A un certain moment, un grand silence se fait. Apparaît alors une mer d'étendards tricolores portant dans leurs plis des lettres et des chiffres dorés. Il y en a une multitude, parfaitement ordonnée, portés par des soldats sans armes, mais tous différemment mutilés !
La foule est recueillie, émue. Mon père explique :
-« Ce sont les drapeaux des régiments disparus à la guerre...
Soudain les porteurs s'arrêtent à notre hauteur, figés, tête redressée. Une voie gutturale me parvient :
-« Aux morts !
Alors se fait entendre une lente mélodie de cuivres, déchirante, interrompue par trois longs roulements de tambours. Elle fait s'incliner lentement ensemble tous les étendards jusqu'à ce que leurs franges touchent le sol.
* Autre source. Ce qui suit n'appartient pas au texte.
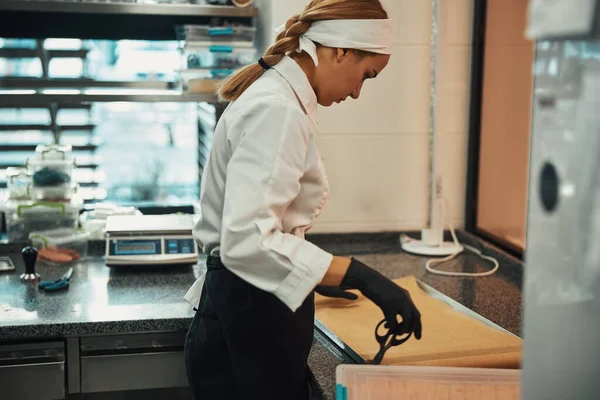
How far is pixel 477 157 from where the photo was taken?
2.78 m

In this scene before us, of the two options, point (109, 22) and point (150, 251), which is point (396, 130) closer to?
point (150, 251)

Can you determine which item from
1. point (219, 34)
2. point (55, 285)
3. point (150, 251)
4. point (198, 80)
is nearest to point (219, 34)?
point (219, 34)

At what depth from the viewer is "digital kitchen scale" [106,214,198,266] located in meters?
2.44

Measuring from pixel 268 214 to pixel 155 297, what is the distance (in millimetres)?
1004

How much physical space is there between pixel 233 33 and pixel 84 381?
4.21 feet

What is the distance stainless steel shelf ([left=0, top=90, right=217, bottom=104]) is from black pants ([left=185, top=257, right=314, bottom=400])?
1.23 meters

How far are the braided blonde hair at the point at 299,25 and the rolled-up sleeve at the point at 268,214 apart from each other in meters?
0.25

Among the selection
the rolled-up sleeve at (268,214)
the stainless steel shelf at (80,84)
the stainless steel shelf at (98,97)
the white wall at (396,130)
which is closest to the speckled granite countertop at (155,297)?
the white wall at (396,130)

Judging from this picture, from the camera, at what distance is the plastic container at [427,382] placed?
1.41 m

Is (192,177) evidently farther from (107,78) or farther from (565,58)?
(565,58)

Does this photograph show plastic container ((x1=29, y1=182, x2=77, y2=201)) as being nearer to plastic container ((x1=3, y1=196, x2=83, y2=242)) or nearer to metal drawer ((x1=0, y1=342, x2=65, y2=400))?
plastic container ((x1=3, y1=196, x2=83, y2=242))

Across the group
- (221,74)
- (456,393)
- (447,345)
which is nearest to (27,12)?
(221,74)

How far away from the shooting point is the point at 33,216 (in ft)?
8.82

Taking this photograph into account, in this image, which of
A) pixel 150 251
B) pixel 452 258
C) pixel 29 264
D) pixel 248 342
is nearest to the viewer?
pixel 248 342
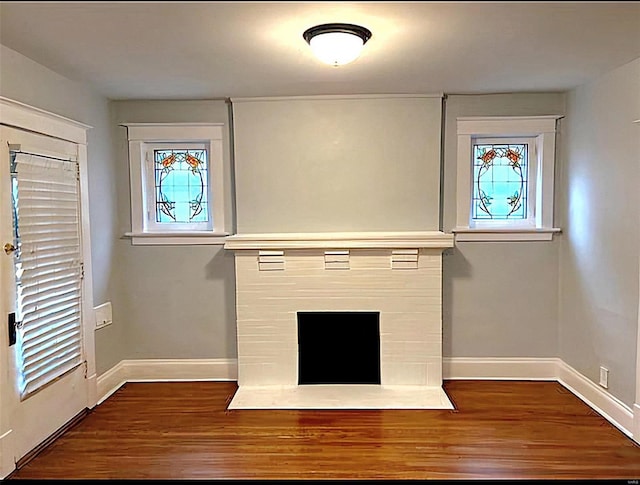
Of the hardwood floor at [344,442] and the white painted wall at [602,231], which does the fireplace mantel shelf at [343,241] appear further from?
the hardwood floor at [344,442]

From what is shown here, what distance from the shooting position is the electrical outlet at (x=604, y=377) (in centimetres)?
341

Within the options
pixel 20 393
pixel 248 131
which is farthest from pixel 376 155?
pixel 20 393

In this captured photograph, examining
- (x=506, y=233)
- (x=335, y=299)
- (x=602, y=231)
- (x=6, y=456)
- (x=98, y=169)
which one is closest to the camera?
(x=6, y=456)

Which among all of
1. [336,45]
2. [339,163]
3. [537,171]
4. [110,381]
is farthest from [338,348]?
[336,45]

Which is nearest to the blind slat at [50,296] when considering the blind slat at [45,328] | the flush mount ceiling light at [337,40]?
the blind slat at [45,328]

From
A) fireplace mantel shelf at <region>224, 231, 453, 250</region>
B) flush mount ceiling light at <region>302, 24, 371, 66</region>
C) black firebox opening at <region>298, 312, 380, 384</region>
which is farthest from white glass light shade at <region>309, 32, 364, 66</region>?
black firebox opening at <region>298, 312, 380, 384</region>

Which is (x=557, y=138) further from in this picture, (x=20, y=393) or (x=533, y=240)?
(x=20, y=393)

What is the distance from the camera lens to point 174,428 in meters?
3.32

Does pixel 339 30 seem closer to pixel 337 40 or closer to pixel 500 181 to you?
pixel 337 40

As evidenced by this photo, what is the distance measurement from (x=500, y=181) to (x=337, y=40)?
225 cm

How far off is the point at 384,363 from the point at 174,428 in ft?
5.27

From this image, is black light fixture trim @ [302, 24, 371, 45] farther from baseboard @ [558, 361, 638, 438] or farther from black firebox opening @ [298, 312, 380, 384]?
baseboard @ [558, 361, 638, 438]

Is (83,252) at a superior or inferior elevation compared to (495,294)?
superior

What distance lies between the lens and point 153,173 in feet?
13.8
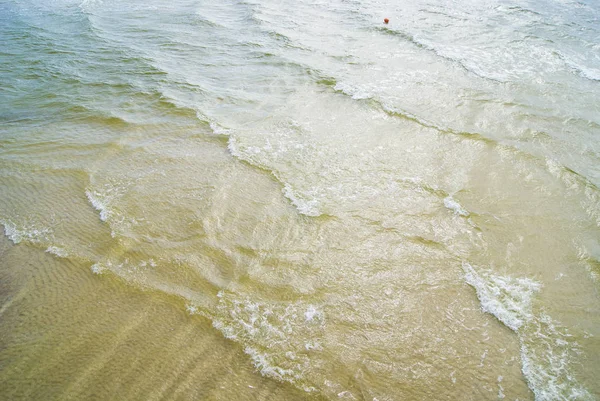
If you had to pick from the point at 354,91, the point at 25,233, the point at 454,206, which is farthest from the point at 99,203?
the point at 354,91

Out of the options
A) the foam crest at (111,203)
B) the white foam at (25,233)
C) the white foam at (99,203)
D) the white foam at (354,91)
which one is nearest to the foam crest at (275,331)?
the foam crest at (111,203)

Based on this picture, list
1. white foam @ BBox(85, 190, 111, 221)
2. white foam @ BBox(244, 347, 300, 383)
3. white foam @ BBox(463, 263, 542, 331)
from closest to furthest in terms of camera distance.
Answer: white foam @ BBox(244, 347, 300, 383) < white foam @ BBox(463, 263, 542, 331) < white foam @ BBox(85, 190, 111, 221)

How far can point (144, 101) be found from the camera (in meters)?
7.32

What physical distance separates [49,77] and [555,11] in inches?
677

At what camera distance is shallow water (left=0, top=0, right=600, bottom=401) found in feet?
10.1

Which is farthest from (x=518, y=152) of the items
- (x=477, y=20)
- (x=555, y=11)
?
(x=555, y=11)

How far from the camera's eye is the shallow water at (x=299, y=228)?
306 centimetres

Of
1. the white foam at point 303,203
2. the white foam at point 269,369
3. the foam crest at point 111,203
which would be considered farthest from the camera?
the white foam at point 303,203

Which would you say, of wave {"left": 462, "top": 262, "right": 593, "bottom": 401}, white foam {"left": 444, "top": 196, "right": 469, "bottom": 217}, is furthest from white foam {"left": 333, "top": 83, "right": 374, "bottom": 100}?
wave {"left": 462, "top": 262, "right": 593, "bottom": 401}

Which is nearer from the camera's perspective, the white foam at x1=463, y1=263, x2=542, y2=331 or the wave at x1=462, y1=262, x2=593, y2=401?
the wave at x1=462, y1=262, x2=593, y2=401

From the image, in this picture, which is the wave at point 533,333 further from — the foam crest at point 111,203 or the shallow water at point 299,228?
the foam crest at point 111,203

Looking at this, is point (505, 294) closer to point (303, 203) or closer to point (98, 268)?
point (303, 203)

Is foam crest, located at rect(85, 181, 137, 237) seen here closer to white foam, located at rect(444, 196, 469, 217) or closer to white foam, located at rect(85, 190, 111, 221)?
white foam, located at rect(85, 190, 111, 221)

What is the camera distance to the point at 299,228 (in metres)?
4.39
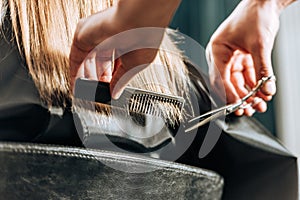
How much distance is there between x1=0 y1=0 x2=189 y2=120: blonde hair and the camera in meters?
0.54

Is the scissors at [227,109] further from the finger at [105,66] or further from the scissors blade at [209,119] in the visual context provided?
the finger at [105,66]

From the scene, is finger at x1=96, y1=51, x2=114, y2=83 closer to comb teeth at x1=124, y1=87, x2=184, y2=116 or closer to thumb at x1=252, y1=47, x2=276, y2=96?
comb teeth at x1=124, y1=87, x2=184, y2=116

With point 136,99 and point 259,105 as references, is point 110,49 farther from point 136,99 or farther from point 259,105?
point 259,105

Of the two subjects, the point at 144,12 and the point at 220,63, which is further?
the point at 220,63

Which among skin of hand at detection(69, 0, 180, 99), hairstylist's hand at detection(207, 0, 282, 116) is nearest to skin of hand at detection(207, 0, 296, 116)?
hairstylist's hand at detection(207, 0, 282, 116)

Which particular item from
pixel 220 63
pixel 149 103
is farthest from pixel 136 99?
pixel 220 63

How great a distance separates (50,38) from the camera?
55cm

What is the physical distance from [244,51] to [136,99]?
15cm

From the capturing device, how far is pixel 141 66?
0.55m

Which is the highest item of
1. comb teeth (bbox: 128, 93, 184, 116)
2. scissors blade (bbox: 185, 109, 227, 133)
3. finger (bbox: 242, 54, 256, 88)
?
finger (bbox: 242, 54, 256, 88)

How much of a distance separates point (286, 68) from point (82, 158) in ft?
1.03

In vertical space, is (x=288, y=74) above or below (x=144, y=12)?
below

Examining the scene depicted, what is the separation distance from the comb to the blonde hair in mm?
11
Ils s'y immobilisent.
Je ressens autour de moi une intense atmosphère de recueillement, comme à l'église d'Athis lors de l'élévation. D'autant plus que les mains de mon père se sont subitement fermement resserrées sur mes chevilles, tandis que son souffle racle sa gorge. Un dernier roulement de tambours relève les drapeaux. Puis ils s'éloignent, dénouant le recueillement de l’assistance.
Le drapeau ! Quelle image extraordinaire, dont les générations qui ont suivi la mienne ont perdu la notion de valeur emblématique, du serment implicite qu’il représente: Mourir pour le drapeau si la patrie est menacée... Ce morceau de tissu aux trois couleurs représente toute l’histoire glorieuse de notre pays, et il a été déployé sur tous les champs de bataille depuis la Révolution....
A son sujet, mon père m'a d’ailleurs appris cette chanson:
- "Flotte petit drapeau...
Flotte, flotte bien haut,
Image de la France,
Symbole d'espérance,
Tu réunis dans ta simplicité,
La famille et le sol, la liberté !
Le drapeau ! Quel marquage définitif dans mon imaginaire, depuis ce jour exceptionnel !
Finalement, un dernier moment poignant d’émotion va clôturer cette fantastique journée.
Brusquement, d'un seul élan, spontanément, toute cette immense foule entonne l'hymne national ! Je connaissais déjà "La Marseillaise", mon père la chante de temps en temps... Mais ici, l'ampleur, la puissance de ce chant hurlé par plusieurs centaines de milliers de poitrines, prend soudain une extraordinaire dimension incantatoire tragique !
D'autant plus que, sous moi, je sens la voix de mon père me transmettre dans tout mon corps les vibrations puissantes de sa voix. Il clame de toute la force de ses poumons, surtout lorsqu' éclate l’apostrophe du refrain :
- "Aux armes citoyens !
Formez vos bataillons!
Marchons, marchons,
Qu’un sang impur,
Abreuve, nos sillons !
Les yeux me piquent, de grosses larmes coulent sur mes joues. J'ai le cœur bouleversé, et en même temps je suis merveilleusement heureux et fier de me savoir Français !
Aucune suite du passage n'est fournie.